Fortifying Application Security for a B2B Data Provider Using the SSDLC Approach

Client Background

The client is a renowned B2B data provider recognized by Forrester as a leader in delivering crucial insights and marketing solutions. Their offerings include high-quality data that enables thousands of business make data-inspired decisions. The client’s data technology can seamlessly integrate into existing workflows, enabling new opportunities, and incorporating complementary components, applications, and services.

The Challenge

The client required comprehensive security testing for 40 applications compromising inhouse and customer applications, via Static Application Security Testing, Dynamic Application Security Testing, and Threat Modelling. Static Application Security Testing (SAST) helps uncover flaws in the source code, configuration files, and other components without executing the application. In addition to SAST, the client needed Dynamic Application Security Testing (DAST) to assess the security of their applications during runtime and detect vulnerabilities that may not be apparent in the source code.

The client also sought to develop threat models using Microsoft Threat Modelling Tool. The challenge was to gain a comprehensive understanding of the security requirements of all systems, including the server environment in order to uncover and mitigate security vulnerabilities across the application.

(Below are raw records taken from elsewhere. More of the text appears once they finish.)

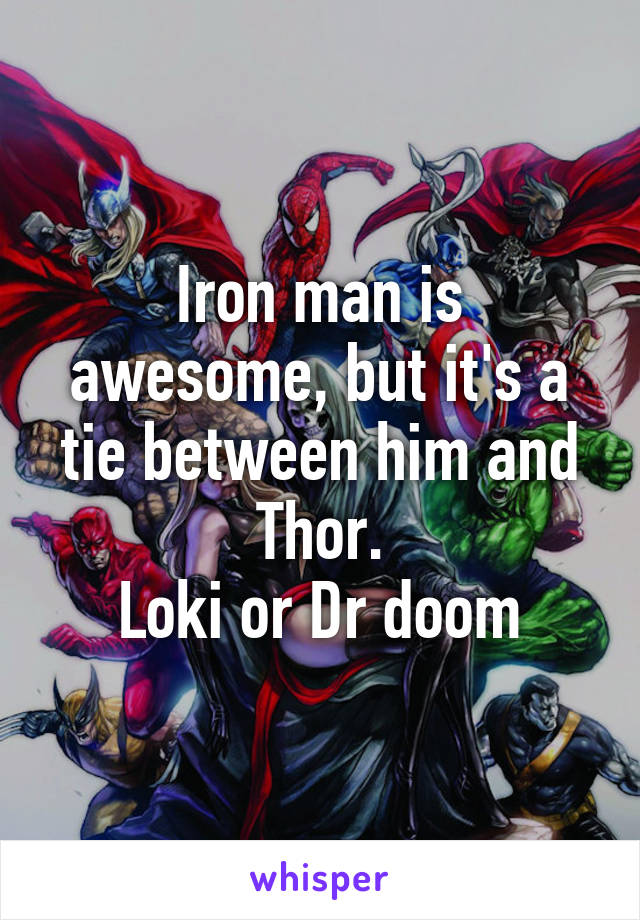 Iron man is awesome, but it's a tie between him and Thor.
Loki or Dr doom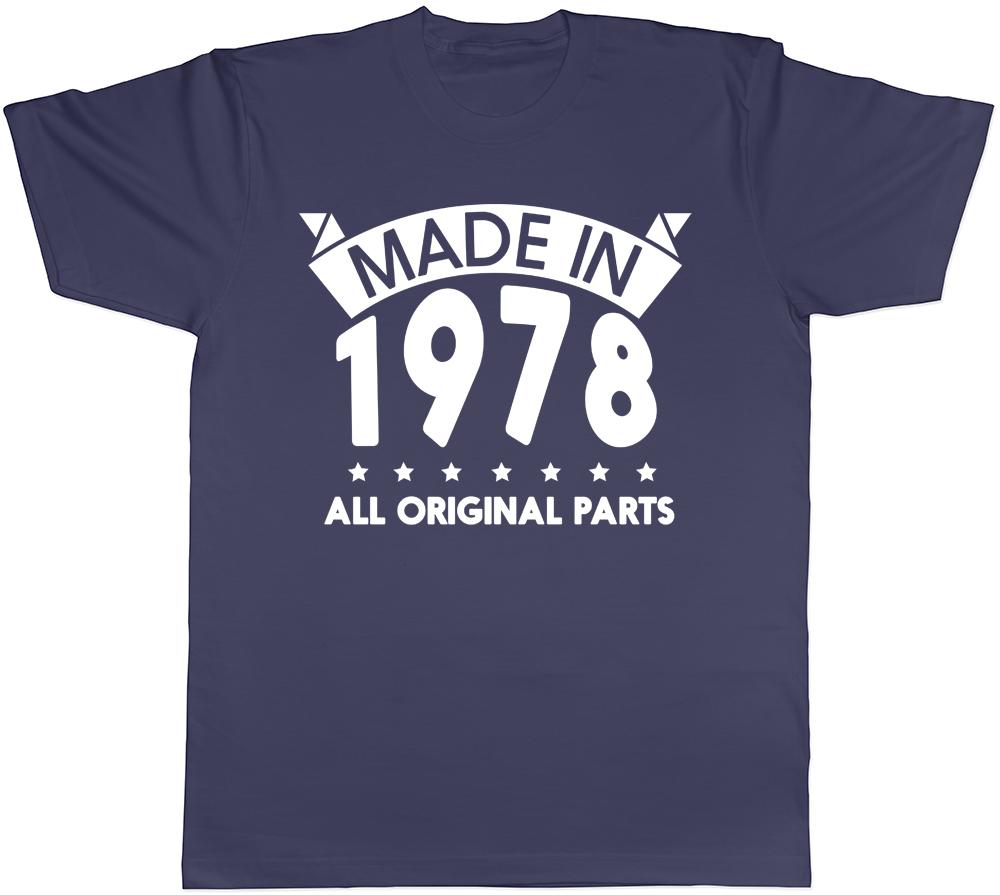 Made in 1978 All Original Parts Birthday Unisexs Short Sleeve TShirt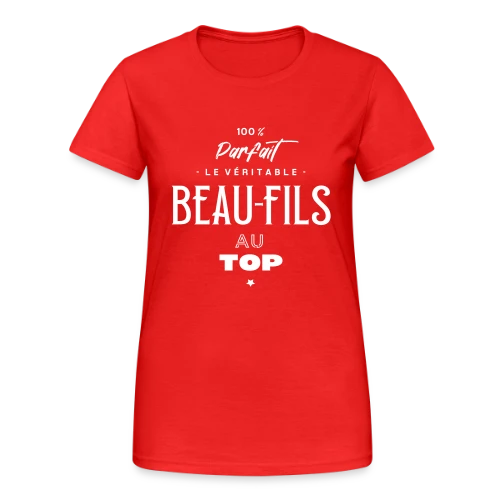T-Shirt Beau-fils au Top : Cadeau Humour & Original - T-shirt Gildan épais femme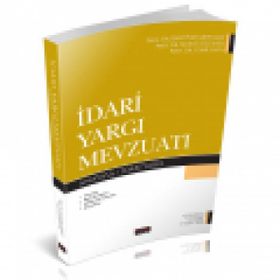 İdari Yargı Mevzuatı - Cemil Kaya Bahtiyar Akyılmaz Murat Sezginer
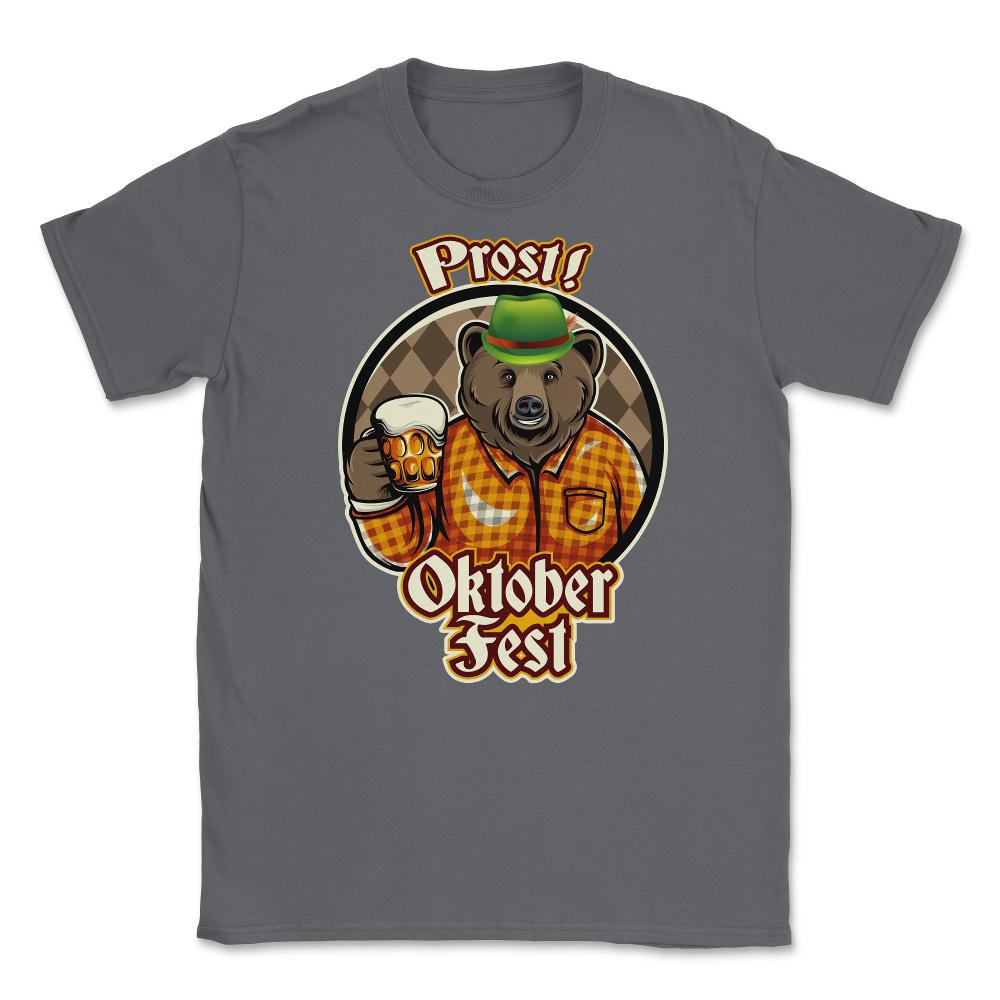Prost! Oktoberfest Bear Shirt Beer Gift T Shirt Unisex T-Shirt - Smoke Grey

Xoriant Solution | Key Contributions

Xoriant was approached for our extensive capabilities in application security and testing. The Xoriant team started with an automated review of the coding standards for the applications, incorporating language-specific checks. They identified methods, functions, and controls in the code that didn't align with the Secure Coding Practices baseline. The team further analyzed the results from a thorough black box and security testing and provided observations and recommendations for the identified vulnerabilities. This ensured that the client had a clear understanding of the potential risks and actionable steps to mitigate them.

The Xoriant team also conducted application security testing based on the OWASP top 10 standard. Further, they reviewed the results from the testing tool, meticulously identifying and eliminating any "false positive" vulnerabilities in the applications. The team then outlined specific remediation actions to eliminate or reduce the risks associated with the identified vulnerabilities. This guidance was provided for various application types, including web apps, APIs, and cloud-based in-house built applications.

Business Benefits

The implementation of Xoriant's solution yielded several significant business benefits for the client:

Secure Codebase and Design: Xoriant's expertise ensured a secure codebase and design for the applications at all stages of development. Using Xoriant’s risk assessment framework, we enhanced the overall security posture and reduced the potential for security breaches.

Regulatory Compliance: The client's applications met regulated compliance requirements, ensuring adherence to industry standards and mitigating the risk of non-compliance penalties that can add up to hundreds of thousands of dollars every year.

Reduction in "False Positive" Vulnerabilities: Through manual analysis, Xoriant effectively reduced the number of false positive vulnerabilities, enabling the client to focus on addressing genuine security concerns efficiently.

Adoption of Best Practices: By implementing the STRIDE methodology for Threat Modelling and utilizing the DREAD score for Dynamic Application Security Testing (DAST), the client incorporated industry best practices, strengthening their security approach.

Overall, Xoriant's solution provided the client with a robust and comprehensive security assessment, enabling them to identify and address vulnerabilities, enhance their security posture, and meet regulatory requirements efficiently.